Perceval vient d’échapper à sa mère qu’il a laissée mourante de douleur sur le seuil de sa porte. En compagnie de beaux chevaliers il est parti pour la Cour d’Artur, et de là pour les aventures dont la troisième l’amènera au château mystérieux du Roi-pêcheur. Nous apprendrons par la suite que ce personnage avait été navré d’un javelot « parmi les hanches », c’est-à-dire sans euphémisme, éviré :
S’en est encor si angoisseus / qu’il ne puet sor ceval monter ; / mais quant il se viut déporter / u d’aucun déduit entremetre, / si se fet en une nef métré, / si va pescier al amençon ; / por çou li rois Pescière a nom (v. 4692-98).
Introduit dans une vaste salle carrée où brûle entre quatre colonnes un grand feu, le jeune homme est invité à s’asseoir à côté du lit où gît le royal malade. On lui fait don d’une épée magique. À peine l’a-t-il reçue qu’une porte s’ouvre :
Uns varlès d’une cambre vint, / qui une blance lance tint, / enpoingnie par emmi leu ; / si passa par entre le feu / et cil ki sor le lit séoient, / et tout cil ki laiens estoient / virent la lance et le fer blanc : / s’en ist une goûte de sanc / del fer de la lance el somet, / et, jusqu’à la main au varlet, / couloit cele goûte vermelle (v. 4369-79).
Puis voici venir deux valets élevant en leurs mains des chandeliers sur lesquels brûlent dix chandelles. Ensuite une demoiselle avec un vase, le Graal. À son entrée il se fait une si vive clarté que les chandelles pâlissent, comme les étoiles au lever du soleil. Enfin une seconde demoiselle tenant un plat d’or fin. Toutes les deux défilent également entre le feu et le lit, et comme le porte-lance, s’évanouissent par une autre porte. Deux fois hélas ! Perceval retient sur ses lèvres la question attendue : « À quoi sert ce Graal ? », et le cortège s’écoule. On se met à table et voici de nouveau qu’à chaque plat le Graal « par devant eux s’en trespassa ». Et à chaque fois Perceval garde un silence fatal, si bien qu’au lieu de guérir le roi par une parole judicieuse, il le laisse dans son triste état, non sans subir lui-même les fâcheuses conséquences de son mutisme, lorsque le lendemain à son réveil le château par vengeance le rejette et s’efface à ses yeux.

#### [Consigne A]
Dans l'extrait sur Perceval, combien de chandelles brûlent sur les chandeliers que portent les deux valets ?
#### [Consigne B]
Recopiez le passage de l'extrait sur Perceval qui s'ouvre sur les mots contenant « Perceval vient d’échapper » et se clôt sur « nom (v. 4692-98). ».

#### [Données de l'exercice]

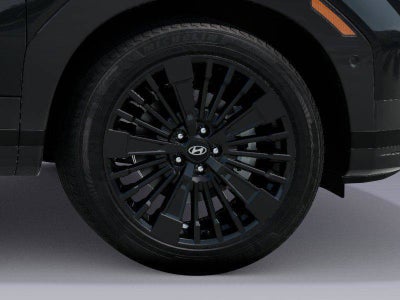 2027 Hyundai SANTA FE HYBRID Calligraphy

#### [Corrigé A]
Dix chandelles.

#### [Corrigé B]
Perceval vient d’échapper à sa mère qu’il a laissée mourante de douleur sur le seuil de sa porte. En compagnie de beaux chevaliers il est parti pour la Cour d’Artur, et de là pour les aventures dont la troisième l’amènera au château mystérieux du Roi-pêcheur. Nous apprendrons par la suite que ce personnage avait été navré d’un javelot « parmi les hanches », c’est-à-dire sans euphémisme, éviré :
S’en est encor si angoisseus / qu’il ne puet sor ceval monter ; / mais quant il se viut déporter / u d’aucun déduit entremetre, / si se fet en une nef métré, / si va pescier al amençon ; / por çou li rois Pescière a nom (v. 4692-98).